The groundbreaking casting of Nichelle Nichols as Lt. Uhura
in 1966 was a paradigm shift for women and people of color. Pioneering is no
picnic, and she planned to leave the show until none other than the Reverend
Martin Luther King, Jr. contextualized her appearance in people’s living rooms
across America as a way for people of color to know they were indeed an
important part of the future.
Since then, each Star Trek show has both reflected
the values of its time and imagined a future of equality. In her first book, Open
a Channel: A Woman’s Trek, Nana Visitor sets out to discover both how Star
Trek led the way for women, and how each show was trapped in its own era.
For Visitor, this is more than a book about Star Trek.
It’s also about how society and the stories we tell have evolved in the last
sixty years, and how the role of women has changed in that time.

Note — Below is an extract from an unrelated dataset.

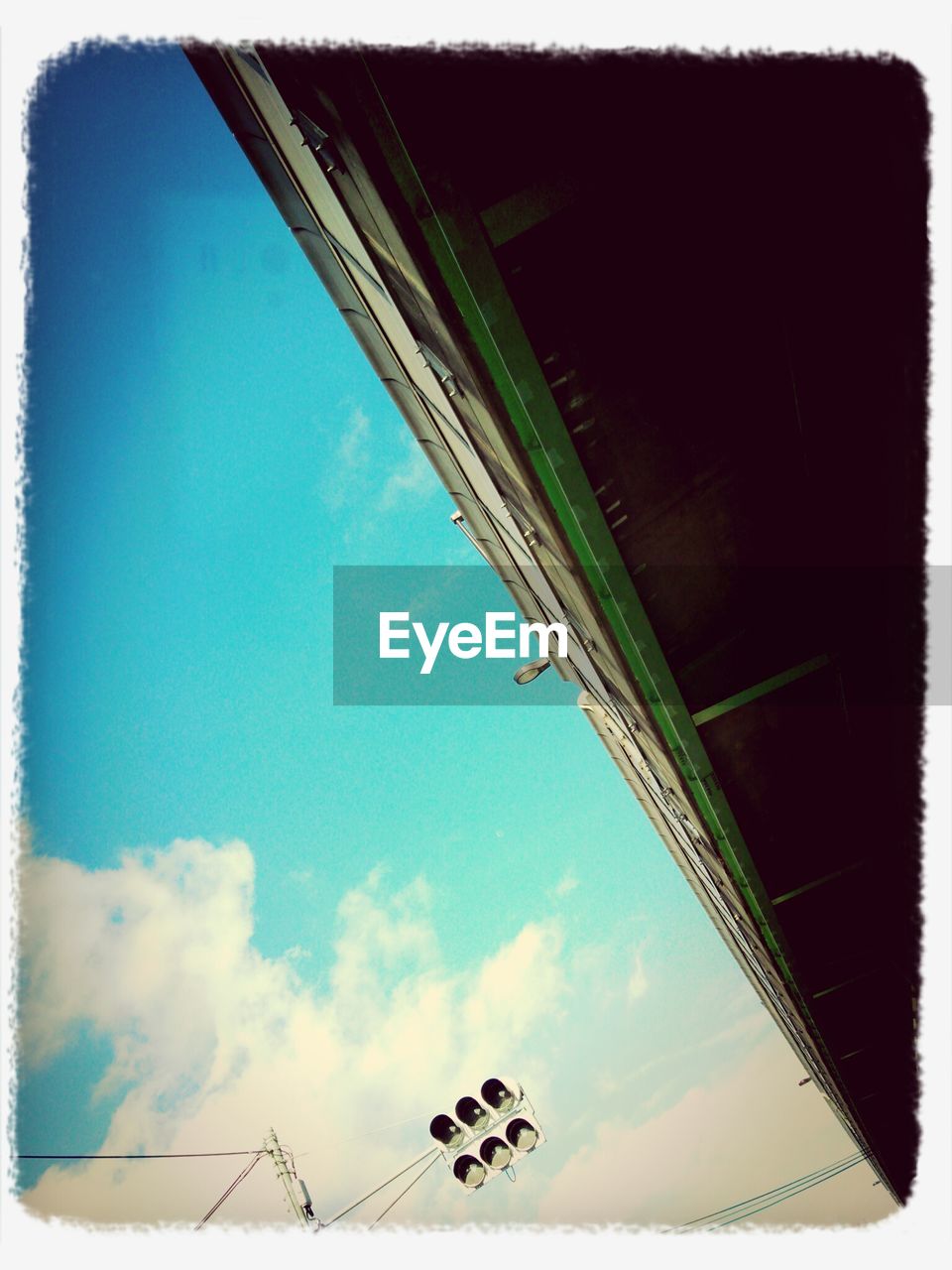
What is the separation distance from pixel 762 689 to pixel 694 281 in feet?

STAR AUTHOR: Written by Star Trek: Deep Space Nine
actor Nana Visitor, famous for playing Major Kira Nerys. This is both her story
and her journey through the stories of other women involved with Star Trek
from the 1960s to the 21st century.
EXCLUSIVE INTERVIEWS: Features interviews with more than a
dozen women who starred in Star Trek, including Kate Mulgrew, Sonequa
Martin-Green, Terry Farrell, Gates McFadden, Denise Crosby, Tawny Newsome, and
Jess Bush.
INSPIRING STORIES: Explore how Star Trek has
influenced women in the real world, including soldiers, scientists, and even
astronauts. For the book, author Nana Visitor visited ESA HQ and interviewed
astronaut Samantha Cristoforetti while she was in orbit around Earth on the
International Space Station.
PIONEERING SERIES: Following the humanistic
tenets of creator Gene Roddenberry, Star Trek, throughout the decades,
led the way in promoting diversity. Youths who grew up with Captain Janeway on Star
Trek: Voyager, for example, not only learned to accept a woman as a leader
but were also able to expand what they could imagine for themselves. The book
makes clear how important storytelling is, and how the storytelling of Star
Trek has had a profound effect on its audience.